Edit page in Livemark
(2024-11-07 15:17)

Github Portal

Github read and publish feature makes easy to share data between frictionless and the github repositories. All read/write functionalities are the wrapper around PyGithub library which is used under the hood to make connection to github api.

Installation

We need to install github extra dependencies to use this feature:

pip install frictionless[github] --pre
pip install 'frictionless[github]' --pre # for zsh shell

Reading Package

You can read data from a github repository as follows:

from pprint import pprint
from frictionless import portals, Package

package = Package("https://github.com/fdtester/test-repo-without-datapackage")
print(package)
{'name': 'test-repo-without-datapackage',
 'resources': [{'name': 'capitals',
                'type': 'table',
                'path': 'https://raw.githubusercontent.com/fdtester/test-repo-without-datapackage/master/data/capitals.csv',
                'scheme': 'https',
                'format': 'csv',
                'mediatype': 'text/csv'},
               {'name': 'countries',
                'type': 'table',
                'path': 'https://raw.githubusercontent.com/fdtester/test-repo-without-datapackage/master/data/countries.csv',
                'scheme': 'https',
                'format': 'csv',
                'mediatype': 'text/csv'},
               {'name': 'student',
                'type': 'table',
                'path': 'https://raw.githubusercontent.com/fdtester/test-repo-without-datapackage/master/data/student.xlsx',
                'scheme': 'https',
                'format': 'xlsx',
                'mediatype': 'application/vnd.ms-excel'}]}

You can also use alias function instead, for example:

from pprint import pprint
from frictionless import portals, Package

package = Package("https://github.com/fdtester/test-repo-without-datapackage")
print(package)

To increase the access limit, pass 'apikey' as the param to the reader function as follows:

from pprint import pprint
from frictionless import portals, Package

control = portals.GithubControl(apikey=apikey)
package = Package("https://github.com/fdtester/test-repo-without-datapackage", control=control)

## What you will do
Reproduce the stretch of the frictionless GitHub portal page from "Github Portal" through "to github api.".

## Data
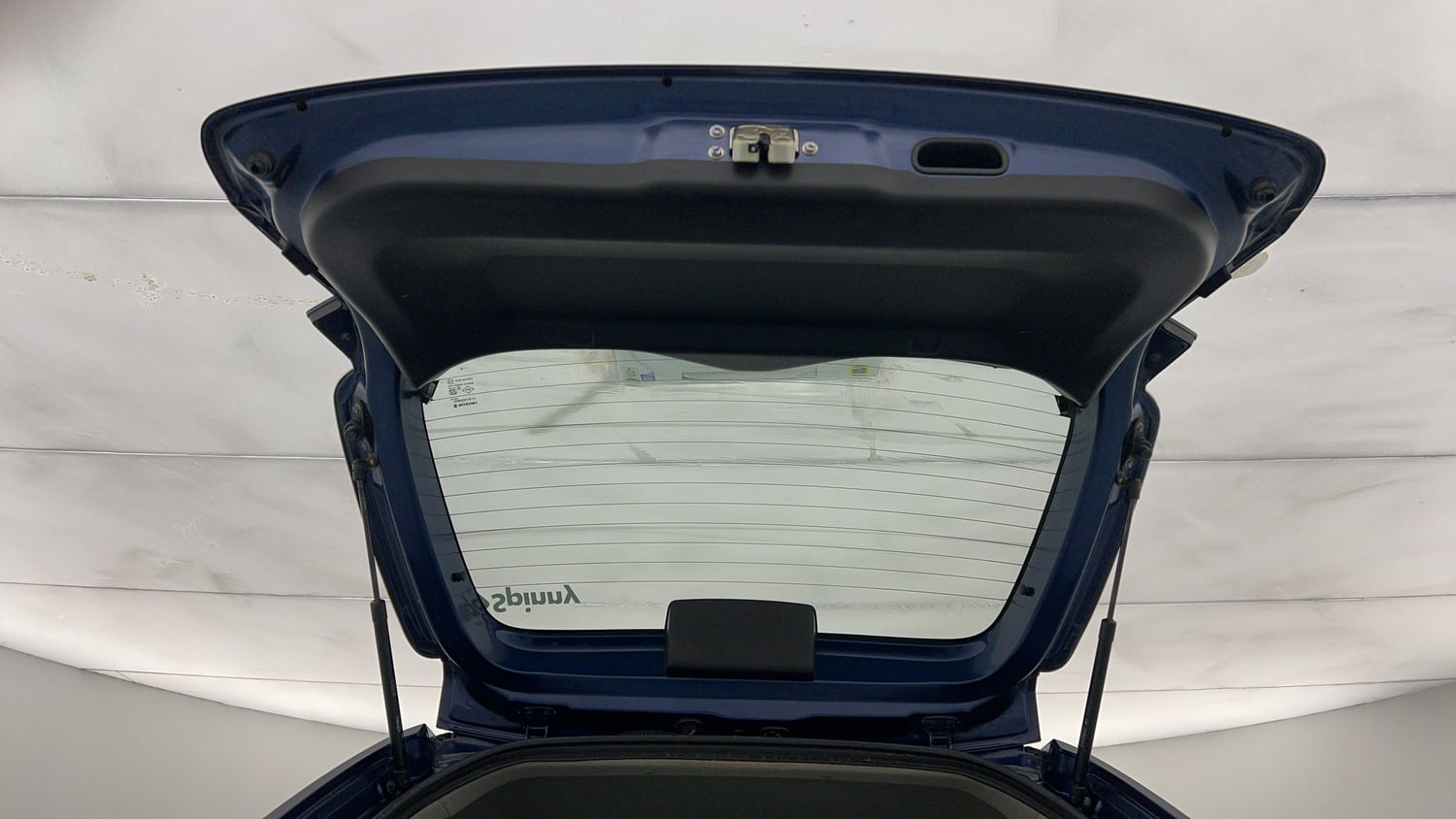 Used 2019 Maruti Suzuki Ignis Alpha 1.2 MT Petrol Manual interior DICKY DOOR OPEN VIEW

## Result
Github Portal

Github read and publish feature makes easy to share data between frictionless and the github repositories. All read/write functionalities are the wrapper around PyGithub library which is used under the hood to make connection to github api.